What these numbers actually measure
A 1024×1024 FP16 tensor = 1M elements × 2 bytes = 2 MB. The key insight: most of these ops are memory-bandwidth-bound, not compute-bound. The GPU isn’t busy doing math — it’s busy moving 2 MB in and out of HBM.
Roofline check — why ~4 μs for add/mul/relu
An elementwise op like add does:
- Read 2 MB (input A) + 2 MB (input B) = 4 MB
- Write 2 MB (output)
- Total traffic ≈ 6 MB
- FLOPs = 1M (one add per element) → trivial
On an RTX 4070 (~480 GB/s) or MI300X (~5.3 TB/s), the floor is bytes / bandwidth:
bytes_moved = 6e6 # 6 MB for a+b -> c
bw_4070 = 480e9 # B/s
bw_mi300x = 5.3e12
print(bytes_moved / bw_4070 * 1e6, "μs") # ~12.5 μs (theoretical floor)
print(bytes_moved / bw_mi300x * 1e6, "μs") # ~1.1 μs
Your ~4 μs implies a high-bandwidth GPU (MI300X-class, or a fused kernel reading less). The point: arithmetic intensity is ~0.17 FLOP/byte — wildly memory-bound. A modern GPU does ~100+ FLOP/byte at the compute roofline, so you’re using <1% of the ALUs. The op finishes the instant the bytes arrive.

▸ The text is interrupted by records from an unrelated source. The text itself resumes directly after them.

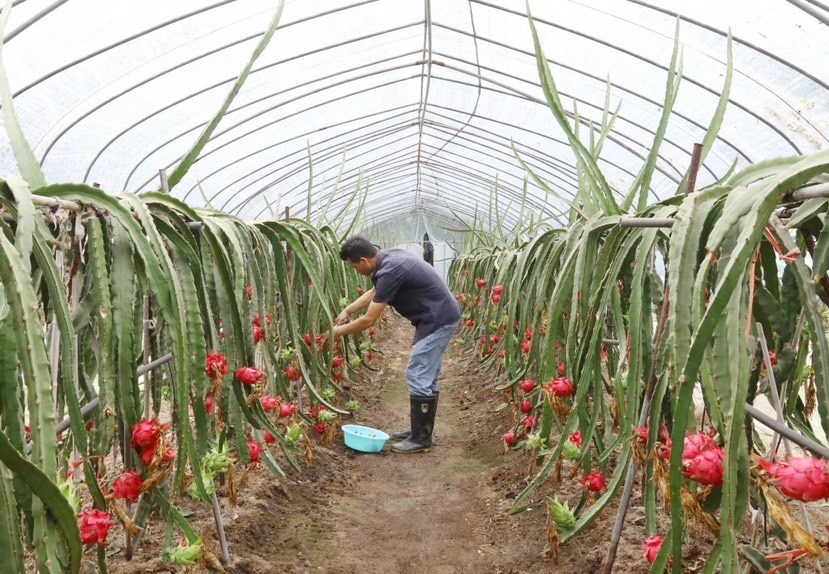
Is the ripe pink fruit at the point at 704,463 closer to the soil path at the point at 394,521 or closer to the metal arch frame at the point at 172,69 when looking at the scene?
the soil path at the point at 394,521

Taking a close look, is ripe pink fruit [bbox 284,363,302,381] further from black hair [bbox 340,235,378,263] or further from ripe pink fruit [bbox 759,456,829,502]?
ripe pink fruit [bbox 759,456,829,502]

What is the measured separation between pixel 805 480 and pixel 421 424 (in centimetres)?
319

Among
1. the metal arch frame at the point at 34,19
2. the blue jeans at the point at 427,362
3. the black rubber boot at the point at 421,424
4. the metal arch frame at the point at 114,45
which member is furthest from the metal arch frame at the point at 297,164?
the black rubber boot at the point at 421,424

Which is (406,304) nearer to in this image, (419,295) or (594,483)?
(419,295)

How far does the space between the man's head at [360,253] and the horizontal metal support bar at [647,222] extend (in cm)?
241

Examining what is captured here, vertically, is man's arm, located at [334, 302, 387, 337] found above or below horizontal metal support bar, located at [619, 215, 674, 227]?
below

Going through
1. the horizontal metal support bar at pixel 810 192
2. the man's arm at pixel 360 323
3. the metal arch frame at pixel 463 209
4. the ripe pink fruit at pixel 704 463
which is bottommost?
the man's arm at pixel 360 323

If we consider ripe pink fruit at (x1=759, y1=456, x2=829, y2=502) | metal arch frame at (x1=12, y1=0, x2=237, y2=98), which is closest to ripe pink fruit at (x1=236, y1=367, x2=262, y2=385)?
ripe pink fruit at (x1=759, y1=456, x2=829, y2=502)

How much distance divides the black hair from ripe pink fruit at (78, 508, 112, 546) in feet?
8.65

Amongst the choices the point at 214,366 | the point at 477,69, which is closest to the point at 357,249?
the point at 214,366

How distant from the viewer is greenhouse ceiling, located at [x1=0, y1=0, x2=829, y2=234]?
4152 millimetres

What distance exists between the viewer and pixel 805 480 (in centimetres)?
70

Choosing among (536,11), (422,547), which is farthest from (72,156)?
(422,547)

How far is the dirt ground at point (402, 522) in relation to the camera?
209cm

Why softmax (~7 μs) and layer_norm (~6 μs) cost more
These are reductions — they can’t be done in a single streaming pass as naively as add:
- softmax: needs
maxover the row (numerical stability), thenexp, thensum, then divide. That’s logically 3 passes over the data (max, sum, normalize), though good kernels fuse it into ~2 reads. More traffic + sync = higher latency. - layer_norm: needs mean and variance (two reductions) before normalizing. Again multi-pass.
# softmax forward, the "safe" 3-pass logic fused kernels collapse
def softmax(x): # x: [N, D], reduce over D
m = x.max(-1, keepdim=True).values # pass 1: max
e = (x - m).exp() # pass 2: exp
return e / e.sum(-1, keepdim=True) # pass 3: sum + div
The extra ~50–75% latency vs add comes from the extra reads and the cross-lane reduction (warp shuffles + shared memory), not from exp being expensive.

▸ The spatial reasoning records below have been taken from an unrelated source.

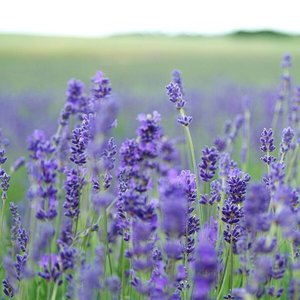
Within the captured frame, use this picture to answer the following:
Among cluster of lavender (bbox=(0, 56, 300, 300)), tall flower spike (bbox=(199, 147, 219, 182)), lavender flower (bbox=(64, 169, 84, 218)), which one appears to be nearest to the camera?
cluster of lavender (bbox=(0, 56, 300, 300))

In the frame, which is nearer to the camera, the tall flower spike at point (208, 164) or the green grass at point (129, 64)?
the tall flower spike at point (208, 164)

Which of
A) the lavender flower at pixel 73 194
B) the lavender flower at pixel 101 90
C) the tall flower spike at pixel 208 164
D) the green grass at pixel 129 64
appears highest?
the lavender flower at pixel 101 90

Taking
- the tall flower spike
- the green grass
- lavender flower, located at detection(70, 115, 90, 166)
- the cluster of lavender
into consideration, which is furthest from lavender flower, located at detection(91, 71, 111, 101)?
the green grass

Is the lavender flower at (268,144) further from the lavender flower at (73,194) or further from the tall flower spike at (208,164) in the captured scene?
the lavender flower at (73,194)

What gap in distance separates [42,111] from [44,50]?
15.5 meters

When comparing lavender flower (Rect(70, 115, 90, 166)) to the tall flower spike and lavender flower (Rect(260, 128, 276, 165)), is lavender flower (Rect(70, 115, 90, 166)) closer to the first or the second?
the tall flower spike

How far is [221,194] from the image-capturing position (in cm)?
204

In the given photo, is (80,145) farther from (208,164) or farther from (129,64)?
(129,64)

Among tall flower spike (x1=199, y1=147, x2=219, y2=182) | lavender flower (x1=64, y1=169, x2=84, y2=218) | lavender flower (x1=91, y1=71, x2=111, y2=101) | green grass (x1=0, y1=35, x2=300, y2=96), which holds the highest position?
lavender flower (x1=91, y1=71, x2=111, y2=101)

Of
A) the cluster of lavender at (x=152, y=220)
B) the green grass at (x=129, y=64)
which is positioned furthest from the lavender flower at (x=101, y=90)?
the green grass at (x=129, y=64)

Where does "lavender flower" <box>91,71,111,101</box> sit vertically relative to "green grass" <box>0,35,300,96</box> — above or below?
above

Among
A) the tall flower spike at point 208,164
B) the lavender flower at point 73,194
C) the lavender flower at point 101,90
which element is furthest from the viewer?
the lavender flower at point 101,90

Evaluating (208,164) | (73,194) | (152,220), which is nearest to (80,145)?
(73,194)

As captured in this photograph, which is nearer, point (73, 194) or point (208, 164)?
point (73, 194)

Why matmul is only ~6 μs — the surprise
Naively a 1024³ matmul is 2·N³ = 2.1 GFLOP, vs 1M FLOP for add — 2000× more compute. Yet it’s the same ballpark latency. Why?
Because matmul is the one op here that’s compute-bound and the hardware is built for it:
flops = 2 * 1024**3 # 2.1e9
# MI300X FP16 ~1300 TFLOP/s (with sparsity/tensor cores)

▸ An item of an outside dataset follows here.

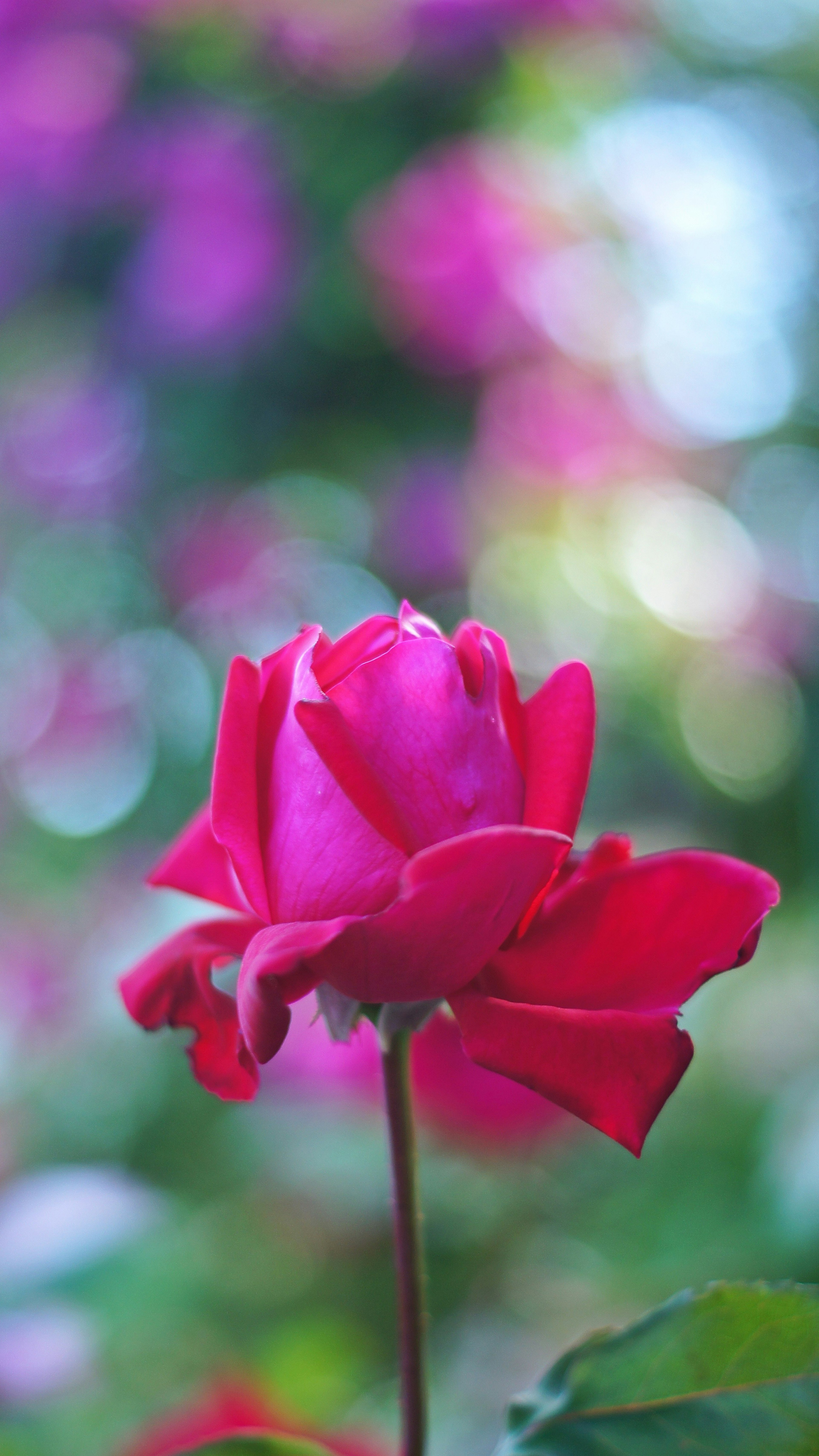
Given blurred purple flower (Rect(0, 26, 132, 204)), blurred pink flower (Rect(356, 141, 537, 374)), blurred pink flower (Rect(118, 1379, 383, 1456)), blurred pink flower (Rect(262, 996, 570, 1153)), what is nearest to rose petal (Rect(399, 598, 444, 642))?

print(flops / 1.3e15 * 1e6, "μs") # ~1.6 μs compute floor
Tensor cores (NVIDIA) / Matrix cores (CDNA on MI300X) chew through the MACs in ~1–2 μs; the rest is launch overhead and tiling. Arithmetic intensity for a square matmul is N/3 ≈ 341 FLOP/byte — firmly past the compute roofline, so the ALUs are actually the bottleneck (the good case).
The mental model to keep
arithmetic bottleneck why latency ~equal
intensity
add/mul/relu ~0.17 FLOP/B memory bandwidth 2 MB in/out dominates
softmax ~0.2 FLOP/B memory + reduction extra passes/syncs
layer_norm ~0.2 FLOP/B memory + reduction mean+var passes
matmul ~341 FLOP/B compute (tensor cores) N³ FLOPs but HW eats them
At these tiny sizes, a large fraction of every number is also fixed kernel-launch overhead (~2–5 μs on the host→device path). That’s why nothing dips below ~4 μs no matter how trivial — you’re hitting the launch floor, which is exactly why kernel fusion (FlashAttention fusing softmax+matmul, fused LayerNorm) matters so much: it amortizes that fixed cost and avoids round-tripping the 2 MB to HBM between ops.
Verify it yourself
import torch, torch.nn.functional as F
x = torch.randn(1024, 1024, dtype=torch.float16, device='cuda')
def bench(fn, iters=1000):
fn() # warmup + compile JIT
torch.cuda.synchronize()
start = torch.cuda.Event(True); end = torch.cuda.Event(True)
start.record()
for _ in range(iters): fn()
end.record(); torch.cuda.synchronize()
return start.elapsed_time(end) / iters * 1e3 # μs
print("add ", bench(lambda: x + x))
print("relu ", bench(lambda: F.relu(x)))
print("softmax", bench(lambda: F.softmax(x, -1)))
print("ln ", bench(lambda: F.layer_norm(x, (1024,))))
print("matmul ", bench(lambda: x @ x))
Run that on your RTX 4070 and the MI300X — you’ll see the elementwise ops scale almost purely with bandwidth ratio (~11×), while matmul scales with FP16 tensor throughput. That contrast is the roofline, measured.